Simplify. FOCUS. Innovate.
I just read a Fast Company article (see link below) on the power of having “Anti-Resolutions” for the New Year. Those who are familiar with my work know that I am a big believer in the power of saying “no” to create opportunity, and that those who say “no” to, as Warren Buttett suggests, “almost everything” are ultimately more successful because they have clarity and focus on what matters most.
Here are some of the suggestions for “Anti-Resolutions” from the article:
- Stop working with bad clients. People who take up too much of your time for too little pay or satisfaction need to go. Start the New Year by firing clients who cause you stress and anxiety, even if you haven’t replaced them yet. “Nothing like a little hit in income to give you the motivation to go after the types of clients you’d be thrilled to work with,” says Hanley.
- Stop using disclaimers. Starting a sentence with phrases such as, “Sorry to bother you, but,” “I just wanted to tell you,” or, “I feel like” detract from your message, says Davis. “Say what you want to say, directly and confidently,” she says. “While you’re at it, stop apologizing so much. If you have to, say you’re sorry with a smile and move the heck on.”
- Stop making excuses. Don’t attempt to explain away why you couldn’t, wouldn’t, or didn’t do something, says McCann. Instead, take responsibility for your errors, and don’t worry about softening the truth to make it more palatable to someone else. “In the long run, making excuses uses more energy than truth telling, plus the truth never comes back to bite you,” she says.
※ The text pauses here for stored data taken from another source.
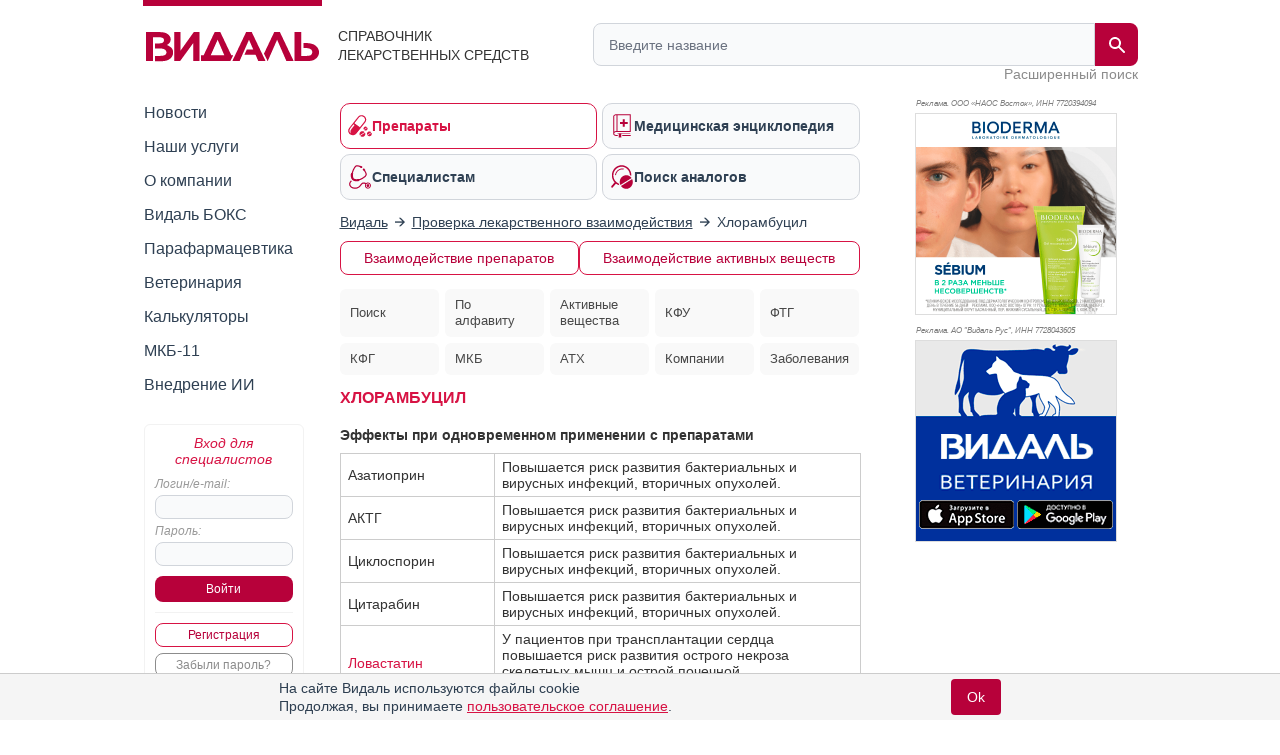

--- FILE ---
content_type: text/html; charset=utf-8
request_url: https://aflt.market.yandex.ru/widgets/service?appVersion=4e3c53b3d5b5ecec91b93b9c3c0637f348aa0ce5
body_size: 491
content:

        <!DOCTYPE html>
        <html>
            <head>
                <title>Виджеты, сервисная страница!</title>

                <script type="text/javascript" src="https://yastatic.net/s3/market-static/affiliate/2393a198fd495f7235c2.js" nonce="ZkUI1smyjS0eKp8++hk3pQ=="></script>

                <script type="text/javascript" nonce="ZkUI1smyjS0eKp8++hk3pQ==">
                    window.init({"browserslistEnv":"legacy","page":{"id":"affiliate-widgets:service"},"request":{"id":"1768693279290\u002F2166b08914fe8788eff4a0fe9d480600\u002F1"},"metrikaCounterParams":{"id":45411513,"clickmap":true,"trackLinks":true,"accurateTrackBounce":true}});
                </script>
            </head>
        </html>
- Stop putting off work that needs to be done. There will always be emails to answer and tough conversations to have, says Hanley. “The more you hate or dread doing these things, the more they will suck the life out of you,” she says. When you notice yourself avoiding a task or spinning a story in your head about how hard or unfair something will be, accept that, for better or worse, it’s your responsibility. “Give it just the amount of attention it needs so you can move on to the more enjoyable stuff,” says Hanley.
- Stop overcommitting. It’s okay to say “no,” but few of us do it. When you frame the decision as refusing to overcommit, it can be easier to do. “You can also delegate, outsource, or occasionally do a half-assed job,” says Hanley.